The systematic improvement of current and developing electrochemical technologies requires an atomistic understanding of electrode-electrolyte interfaces. However, examining these interfaces under operando conditions, where performance is typically evaluated and benchmarked, remains challenging, as it necessitates incorporating an operando probe during full electrochemical operation.
In this study, scientists at the Joint Center for Artificial Photosynthesis, a Department of Energy Innovation Hub based partly at Berkeley Lab, have invented a cell that is specially designed to allow for unobtrusive observation of an isolated, operating catalyst.
This invention can mimic how a catalyst behaves in a full device, thanks to a fast-flow design that continually replenishes the liquid at the interface.

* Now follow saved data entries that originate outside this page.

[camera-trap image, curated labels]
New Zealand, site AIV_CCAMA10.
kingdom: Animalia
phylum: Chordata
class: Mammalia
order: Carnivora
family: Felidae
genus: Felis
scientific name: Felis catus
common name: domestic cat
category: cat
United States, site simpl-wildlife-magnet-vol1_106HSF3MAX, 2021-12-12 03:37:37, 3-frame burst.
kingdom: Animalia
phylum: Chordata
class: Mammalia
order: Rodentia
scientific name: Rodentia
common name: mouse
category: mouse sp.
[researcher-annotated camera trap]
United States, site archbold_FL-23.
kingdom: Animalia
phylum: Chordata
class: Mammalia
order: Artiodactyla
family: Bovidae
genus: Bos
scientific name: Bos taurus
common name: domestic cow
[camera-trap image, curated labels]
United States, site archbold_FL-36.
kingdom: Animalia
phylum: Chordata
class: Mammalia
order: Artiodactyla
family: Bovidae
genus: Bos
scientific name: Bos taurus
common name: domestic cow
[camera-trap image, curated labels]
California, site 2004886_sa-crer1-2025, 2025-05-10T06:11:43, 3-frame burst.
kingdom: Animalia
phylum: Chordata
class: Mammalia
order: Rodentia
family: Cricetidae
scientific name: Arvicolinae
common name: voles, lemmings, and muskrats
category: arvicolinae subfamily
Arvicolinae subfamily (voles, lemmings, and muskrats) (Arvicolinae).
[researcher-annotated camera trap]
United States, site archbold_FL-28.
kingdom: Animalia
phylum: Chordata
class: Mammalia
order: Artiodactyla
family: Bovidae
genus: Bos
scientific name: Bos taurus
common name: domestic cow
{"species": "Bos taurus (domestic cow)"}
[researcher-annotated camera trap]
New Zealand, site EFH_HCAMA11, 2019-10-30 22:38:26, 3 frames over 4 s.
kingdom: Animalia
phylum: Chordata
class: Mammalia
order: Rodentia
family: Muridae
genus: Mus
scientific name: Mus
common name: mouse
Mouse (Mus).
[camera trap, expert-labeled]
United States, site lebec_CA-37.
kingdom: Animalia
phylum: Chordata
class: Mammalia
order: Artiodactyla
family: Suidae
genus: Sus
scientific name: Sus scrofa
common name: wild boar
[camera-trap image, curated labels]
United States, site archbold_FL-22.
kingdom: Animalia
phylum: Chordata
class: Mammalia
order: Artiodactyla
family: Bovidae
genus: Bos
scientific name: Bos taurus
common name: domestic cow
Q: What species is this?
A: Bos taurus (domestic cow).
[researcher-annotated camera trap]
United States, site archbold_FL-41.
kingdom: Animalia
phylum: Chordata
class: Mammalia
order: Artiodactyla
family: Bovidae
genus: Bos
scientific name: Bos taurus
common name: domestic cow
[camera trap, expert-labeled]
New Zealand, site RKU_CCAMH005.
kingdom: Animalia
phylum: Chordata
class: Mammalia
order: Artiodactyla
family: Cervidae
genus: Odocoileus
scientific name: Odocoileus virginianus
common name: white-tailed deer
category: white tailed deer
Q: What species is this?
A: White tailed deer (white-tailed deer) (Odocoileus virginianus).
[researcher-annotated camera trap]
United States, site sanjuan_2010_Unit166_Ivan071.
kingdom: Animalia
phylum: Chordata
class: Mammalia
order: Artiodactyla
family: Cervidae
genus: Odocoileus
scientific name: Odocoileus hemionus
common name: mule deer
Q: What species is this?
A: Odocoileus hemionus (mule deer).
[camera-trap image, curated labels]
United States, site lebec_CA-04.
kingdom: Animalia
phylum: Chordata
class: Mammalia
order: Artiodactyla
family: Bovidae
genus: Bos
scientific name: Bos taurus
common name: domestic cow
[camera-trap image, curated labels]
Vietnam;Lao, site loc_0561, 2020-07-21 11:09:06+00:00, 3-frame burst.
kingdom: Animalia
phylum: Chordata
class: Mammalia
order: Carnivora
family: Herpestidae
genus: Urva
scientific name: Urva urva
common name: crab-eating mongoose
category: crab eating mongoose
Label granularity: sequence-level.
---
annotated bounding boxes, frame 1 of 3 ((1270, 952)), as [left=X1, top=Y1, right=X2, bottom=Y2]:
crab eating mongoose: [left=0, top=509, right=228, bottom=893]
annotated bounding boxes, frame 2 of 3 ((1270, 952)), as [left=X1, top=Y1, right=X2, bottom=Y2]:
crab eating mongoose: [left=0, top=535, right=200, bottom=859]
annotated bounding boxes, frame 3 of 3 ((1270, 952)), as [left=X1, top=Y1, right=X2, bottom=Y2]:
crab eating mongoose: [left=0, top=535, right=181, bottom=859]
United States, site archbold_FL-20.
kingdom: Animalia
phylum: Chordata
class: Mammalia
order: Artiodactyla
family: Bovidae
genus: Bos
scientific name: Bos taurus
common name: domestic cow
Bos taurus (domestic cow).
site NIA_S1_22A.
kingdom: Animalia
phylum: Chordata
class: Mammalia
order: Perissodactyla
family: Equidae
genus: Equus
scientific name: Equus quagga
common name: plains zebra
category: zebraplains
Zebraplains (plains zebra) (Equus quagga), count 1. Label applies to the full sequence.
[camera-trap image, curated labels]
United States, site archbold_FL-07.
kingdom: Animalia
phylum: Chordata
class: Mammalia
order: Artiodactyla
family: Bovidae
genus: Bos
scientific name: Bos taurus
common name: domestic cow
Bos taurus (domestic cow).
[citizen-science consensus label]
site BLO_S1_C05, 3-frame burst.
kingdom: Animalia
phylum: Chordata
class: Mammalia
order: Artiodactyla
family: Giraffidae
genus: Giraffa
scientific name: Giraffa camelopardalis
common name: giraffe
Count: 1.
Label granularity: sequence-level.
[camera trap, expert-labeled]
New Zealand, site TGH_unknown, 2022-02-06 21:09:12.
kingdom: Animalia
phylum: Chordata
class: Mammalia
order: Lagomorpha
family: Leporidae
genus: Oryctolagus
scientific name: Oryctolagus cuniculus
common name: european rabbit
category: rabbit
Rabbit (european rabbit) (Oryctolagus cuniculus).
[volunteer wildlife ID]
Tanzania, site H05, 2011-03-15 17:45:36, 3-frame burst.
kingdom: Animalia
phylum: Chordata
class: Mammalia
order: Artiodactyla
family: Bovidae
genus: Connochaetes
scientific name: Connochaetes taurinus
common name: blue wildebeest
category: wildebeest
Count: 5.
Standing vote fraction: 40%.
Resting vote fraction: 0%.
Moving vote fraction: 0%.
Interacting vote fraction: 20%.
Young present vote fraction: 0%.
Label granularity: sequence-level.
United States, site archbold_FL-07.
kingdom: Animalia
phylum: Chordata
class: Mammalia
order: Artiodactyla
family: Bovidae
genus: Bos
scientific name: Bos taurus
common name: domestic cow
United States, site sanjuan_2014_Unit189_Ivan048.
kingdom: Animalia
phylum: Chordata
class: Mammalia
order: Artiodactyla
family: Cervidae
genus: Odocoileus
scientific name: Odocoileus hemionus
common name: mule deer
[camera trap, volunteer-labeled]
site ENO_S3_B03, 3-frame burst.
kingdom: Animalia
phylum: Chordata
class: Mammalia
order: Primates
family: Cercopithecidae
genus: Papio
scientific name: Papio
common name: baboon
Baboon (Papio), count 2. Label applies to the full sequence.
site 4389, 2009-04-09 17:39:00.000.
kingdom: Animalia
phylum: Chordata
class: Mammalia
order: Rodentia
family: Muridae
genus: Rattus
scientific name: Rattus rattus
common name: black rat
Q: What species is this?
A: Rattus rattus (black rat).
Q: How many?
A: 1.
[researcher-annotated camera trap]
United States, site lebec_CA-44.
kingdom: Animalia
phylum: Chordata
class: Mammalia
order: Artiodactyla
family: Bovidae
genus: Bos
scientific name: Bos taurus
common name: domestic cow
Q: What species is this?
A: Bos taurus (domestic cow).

Moreover, the cell shape allows X-ray beams to graze over the surface, showing us the chemistry at the interface correctly.
The cell is expected to enable scientists to design and test new catalyst materials, which can be utilized in cutting edge solar fuel devices that split water to deliver hydrogen gas and convert carbon dioxide emissions into fuels like ethanol.
Lead author Walter Drisdell, a Berkeley Lab chemist said, “We intend to make the cell available to users at the DOE’s Stanford Synchrotron Radiation Lightsource (SSRL) facility so the entire science community can benefit from it.”
A description of the cell is published in Physical Chemistry Chemical Physics.